═════ COLLECTED MATERIAL

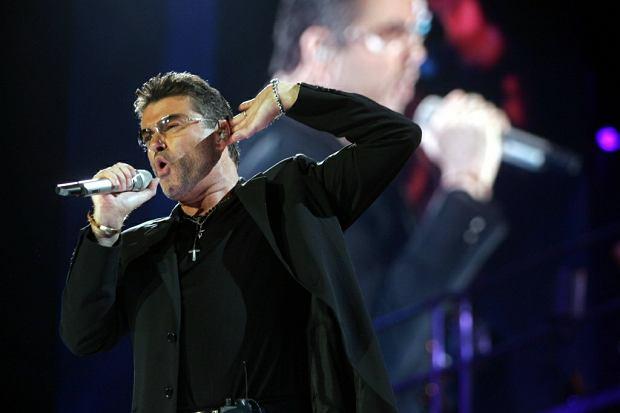 George Michael - ikona muzyki pop, zmarł niedawno w swoim domu w Goring-on-Thames, w Wielkiej Brytanii. Muzyk zmarł z powodu niewydolności serca. Od 2011 roku artysta skarżył się na różne choroby, między innymi infekcje wirusowe i poważne zapalenie płuc, z powodu którego w 2011 roku zostało odwołanych wiele jego koncertów.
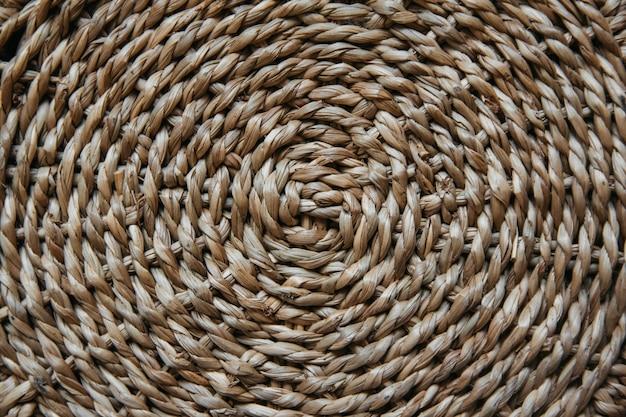 Estrutura e plano de fundo de uma cesta de vime. padrão de textura redonda. fechar-se.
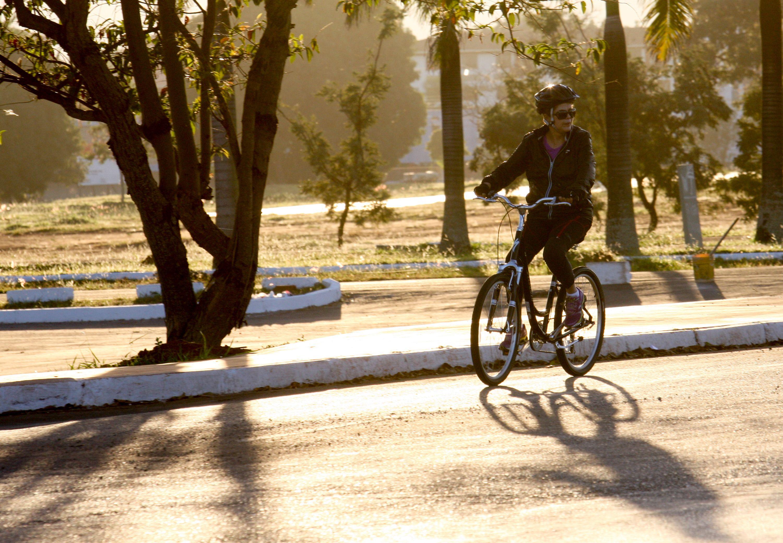 Dilma pedalou próximo ao Palácio da Alvorada / Joel Rodrigues/Frame/Folhapress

══════════

> INSTRUCTIONS FOR THE TASK
Restate word for word only the lines from the one with "Estrutura e plano" through the last line of the material, both included. Any picture should be left out.

> RESPONSE AREA
 Estrutura e plano de fundo de uma cesta de vime. padrão de textura redonda. fechar-se.
 Dilma pedalou próximo ao Palácio da Alvorada / Joel Rodrigues/Frame/Folhapress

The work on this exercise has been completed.